Even though the series has always been primarily about Hannah, it has slowly pulled back its camera over five seasons and explored characters beyond the four core women, showing us there are other people in Hannah’s orbit — Adam, Ray, Elijah, Hannah’s parents, even Laird and Caroline — who have complicated, worthwhile stories to tell. This is what you learn when you grow up: that life isn’t just about you and that other people’s problems weigh just as much as yours’. Again, this is classic coming-of-age stuff. With the last chapter of Girls a year away, we now know that, while she hasn’t changed and probably never will completely, Hannah has finally stared to evolve the way all characters in those kinds of stories do.

As weird as this sounds, that note Hannah leaves on Adam’s fruit basket made me flashback to a moment from another coming-of-age TV classic: The Wonder Years.

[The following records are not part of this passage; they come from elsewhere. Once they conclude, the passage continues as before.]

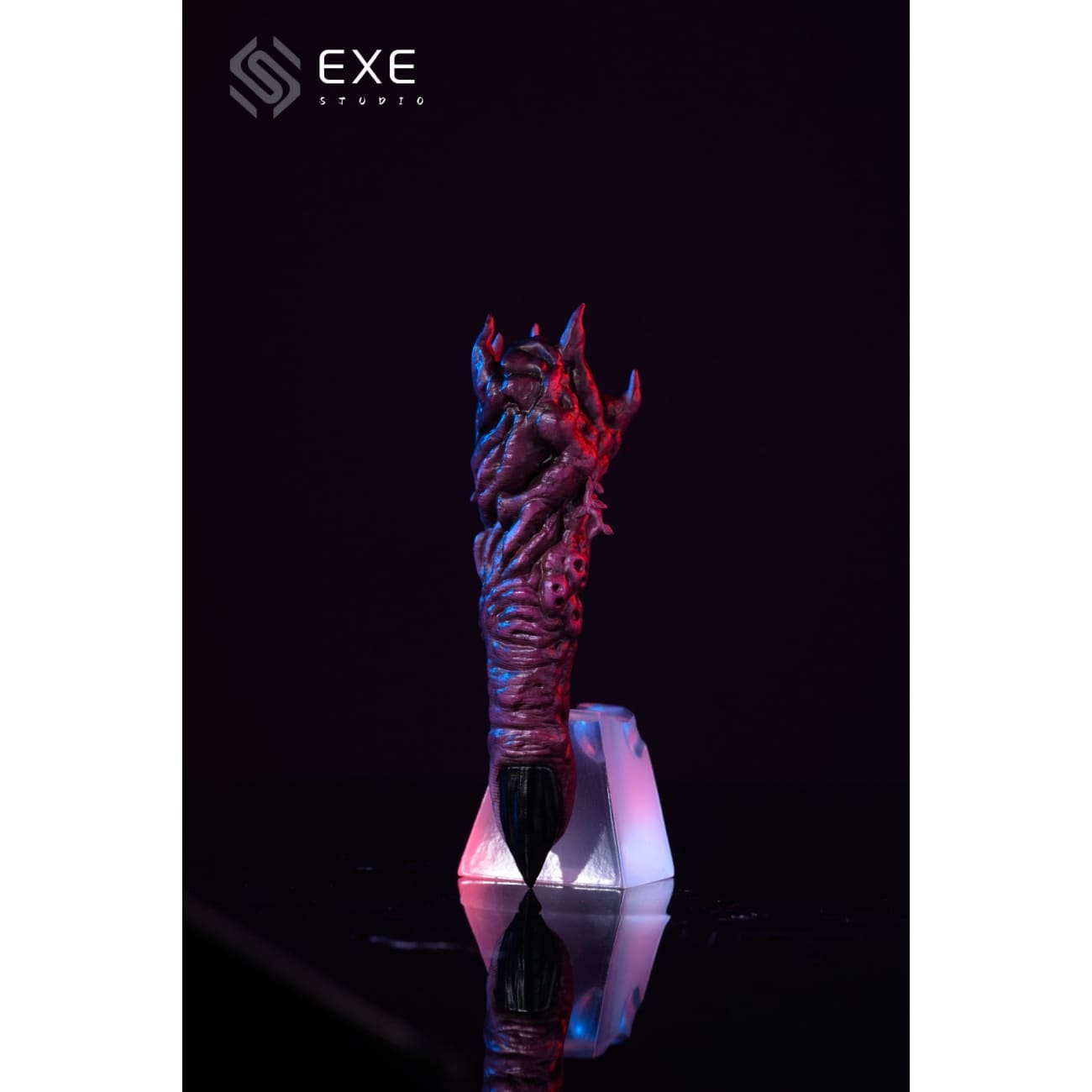 EXE Studio - Ryomen Sukuna's Fingers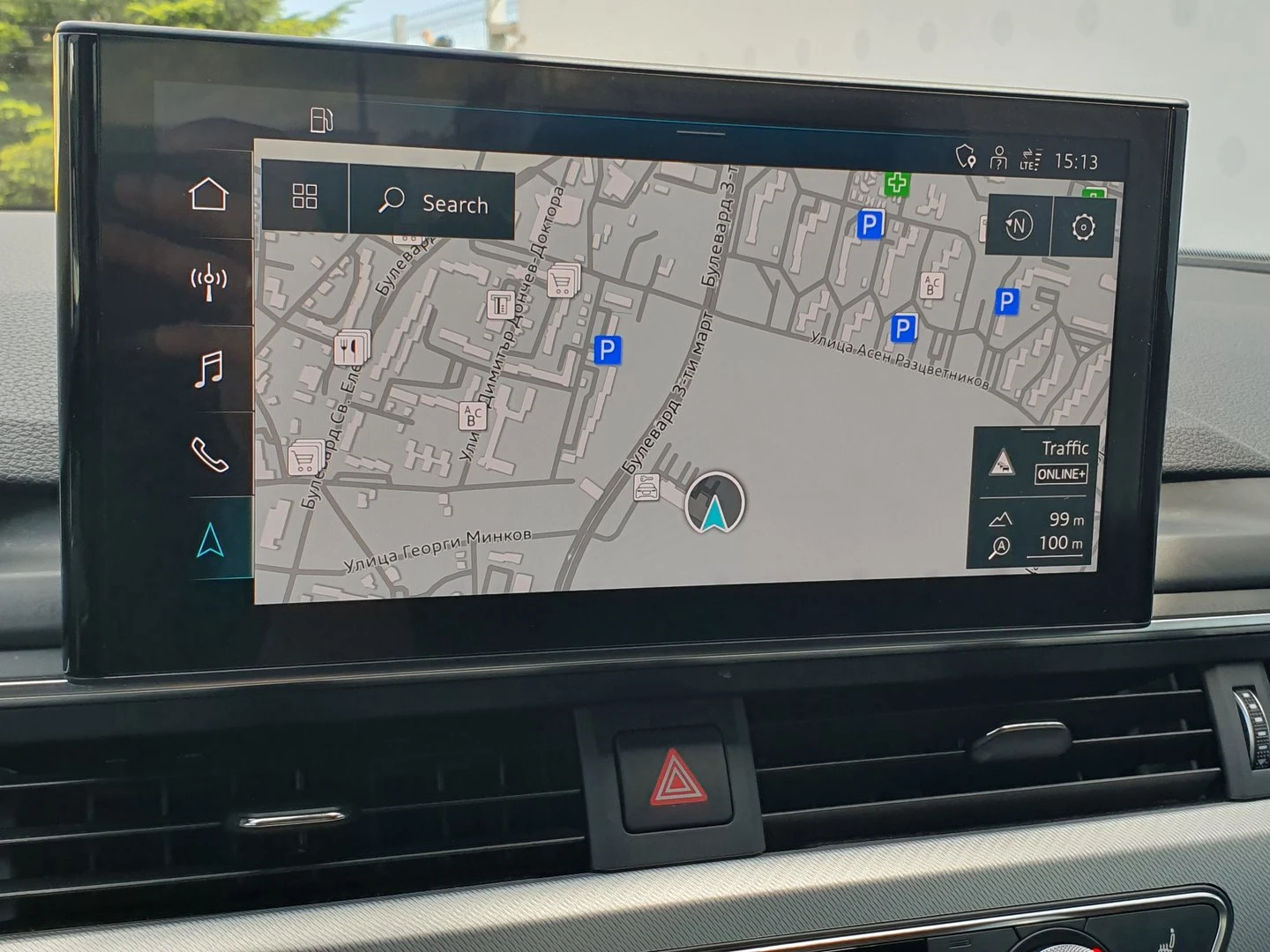 Audi A5 S line 40 TDI quattro, снимка 11 - Автомобили и джипове - 50279560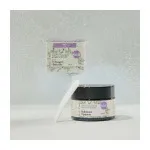 Kvitok Gentle cream deodorant Herbal intoxication (30 ml) - suitable for women and men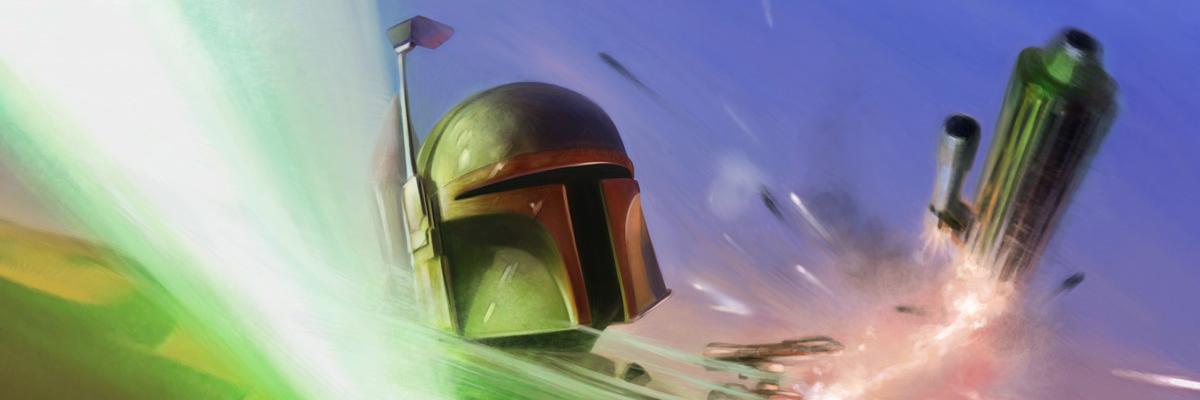 fractalRavager's profile banner image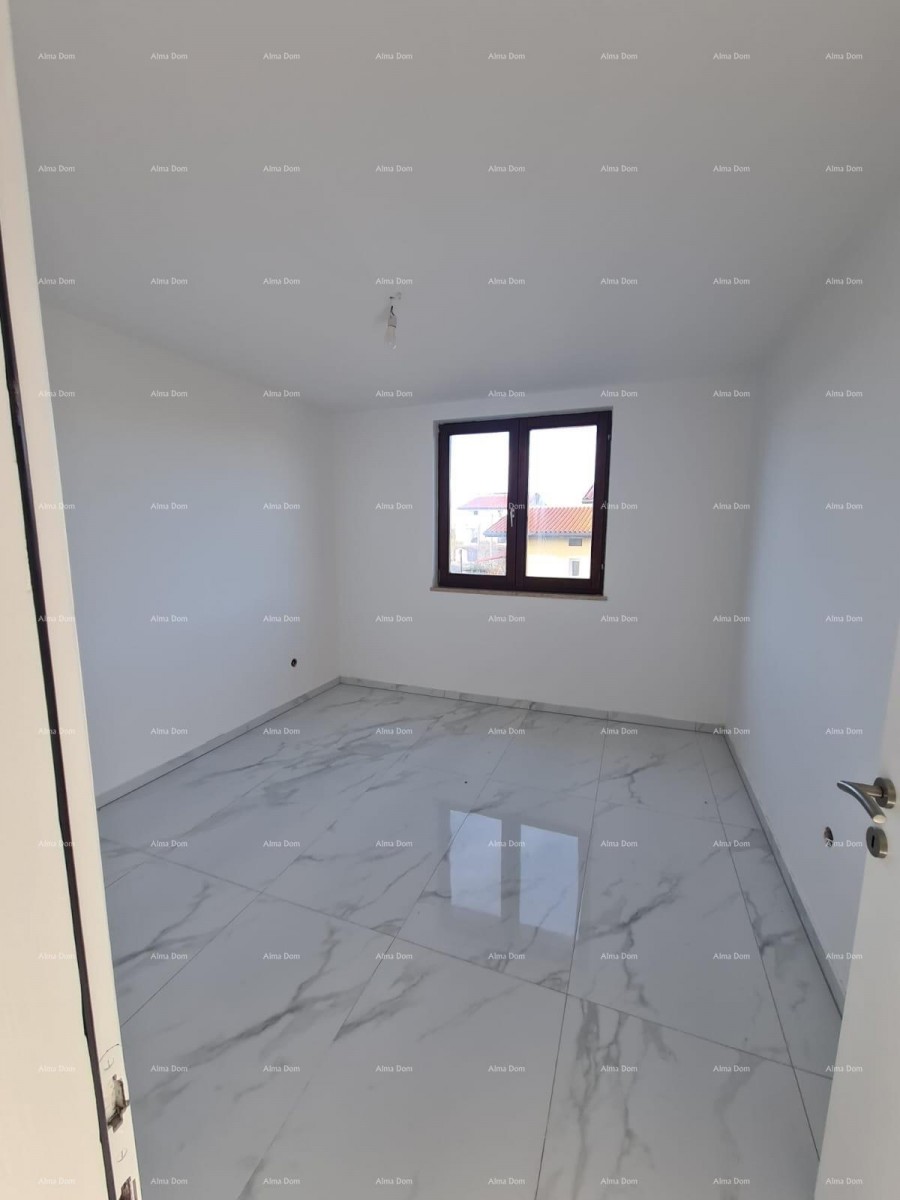 Пореч – семейный дом с двумя жилыми единицами 16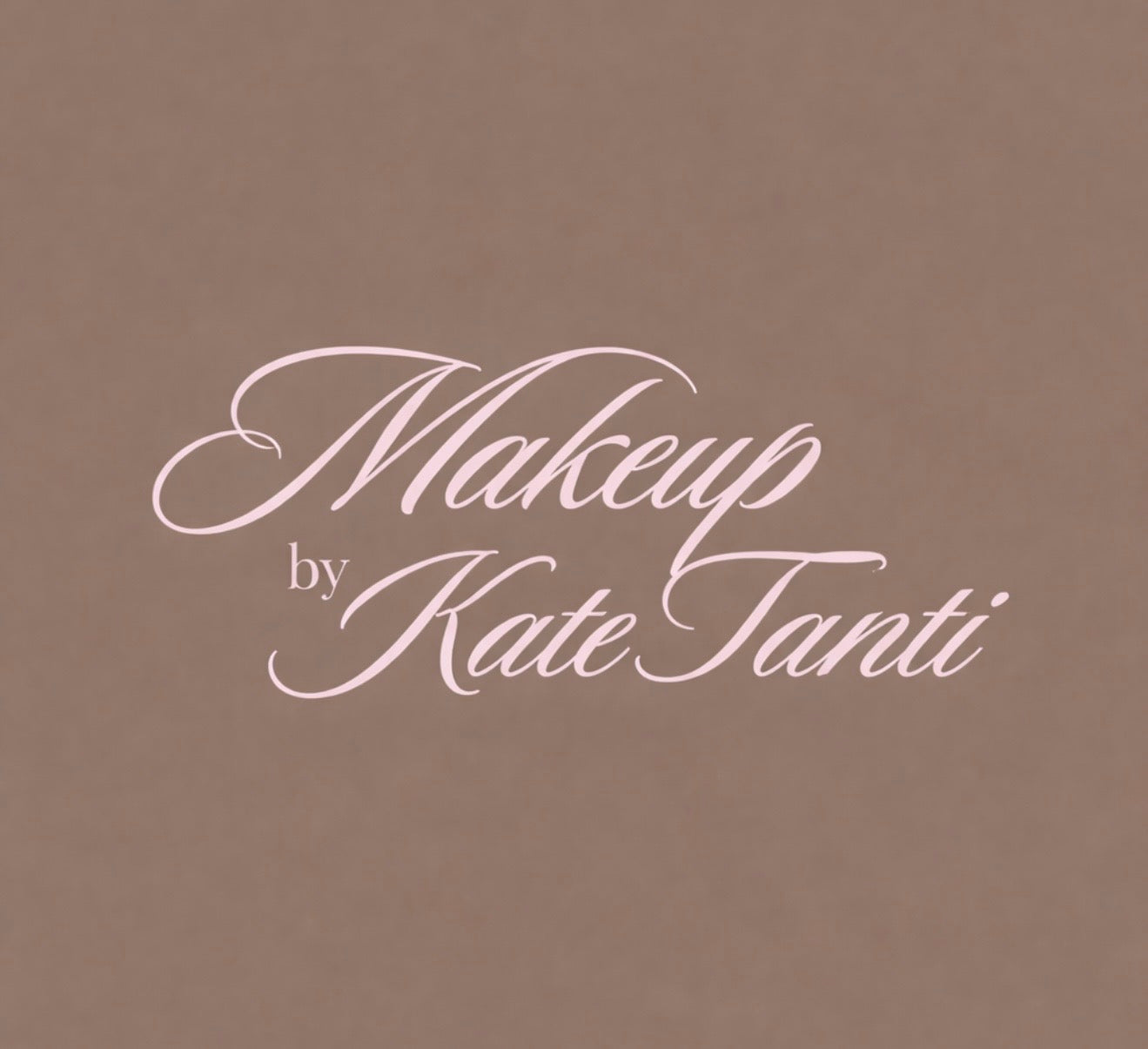 Makeup by Kate Tanti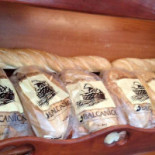 Brutarie Patiserie Carte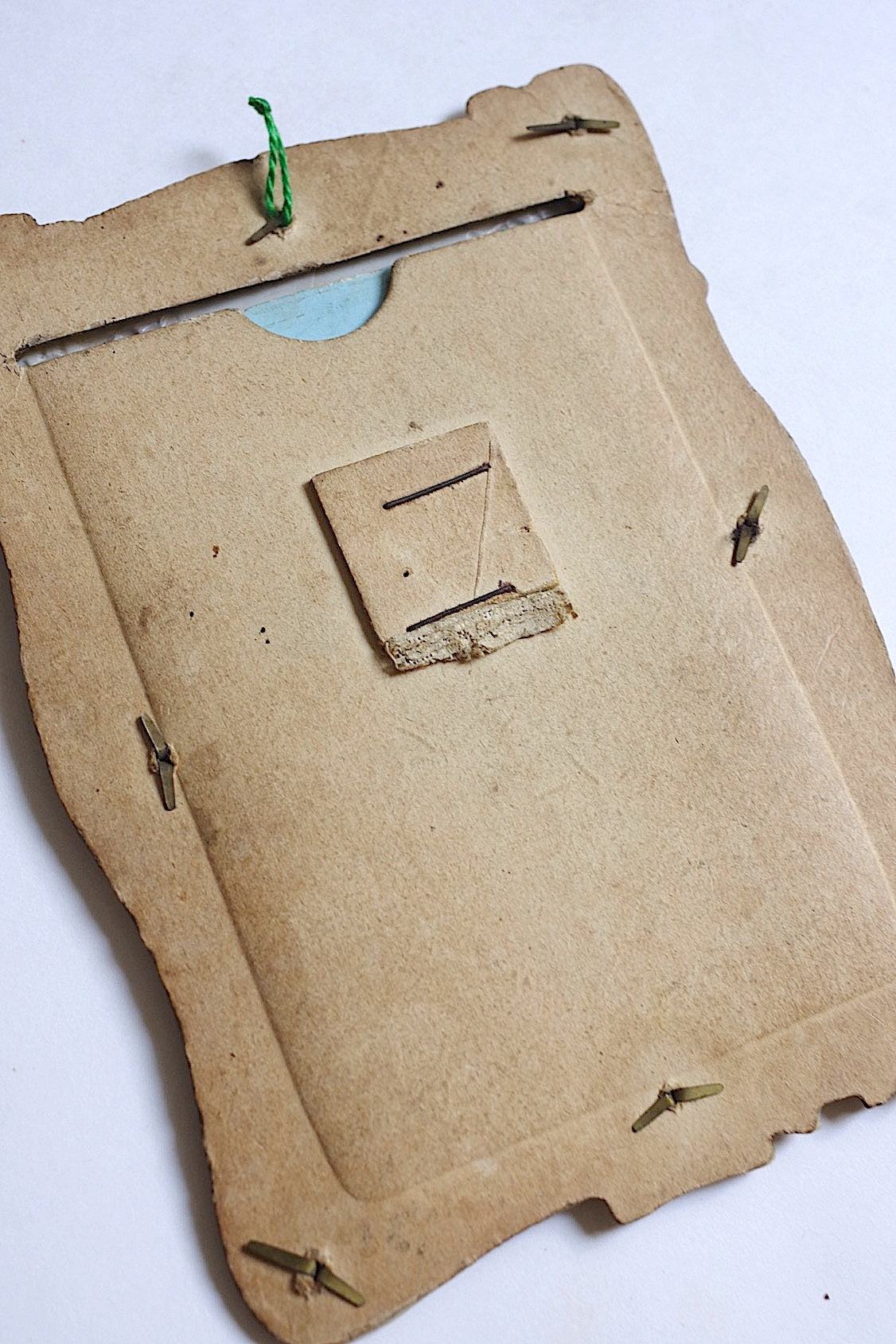 アンティークフレーム antique cadre .FR a l'epoque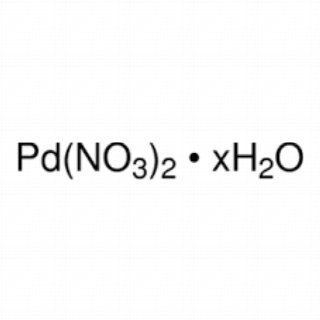 Palladium (II) Nitrate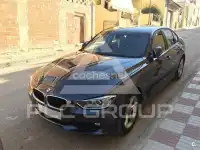 2012 BMW 3 series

For many, many reasons that should be obvious to anyone with a passing knowledge of the sitcom about young Kevin Arnold, The Wonder Years was a radically different show from Girls. (That said, if someone told me that Olivia D’Abo’s Karen Arnold is distantly related to Jemima Kirke’s Jessa, it would make total sense to me.) Nevertheless: in the season two holiday episode, there’s a moment when Kevin, who is starting to understand that the world is much larger than himself and his own needs, opens a gift from Winnie Cooper, the junior high love of his life. Inside the box, he finds a single four-leaf clover while the voiceover, provided by Older Kevin, says: “I learned from Winnie that in a world that changes too fast, the best we can do is wish each other merry Christmas, and good luck.”

In a less heavy-handed way, the season five finale of Girls shows us Hannah learning that same lesson. Sure, she’s much older than Kevin Arnold, and Daniel Stern isn’t narrating it all for us. But that good luck epiphany confirms that Girls has done something more enduring than merely giving us a portrait of millennial angst or a modern take on making it in a big city overrun with mobile phones and man buns. What it’s really been showing us are Hannah Horvath’s wonder years.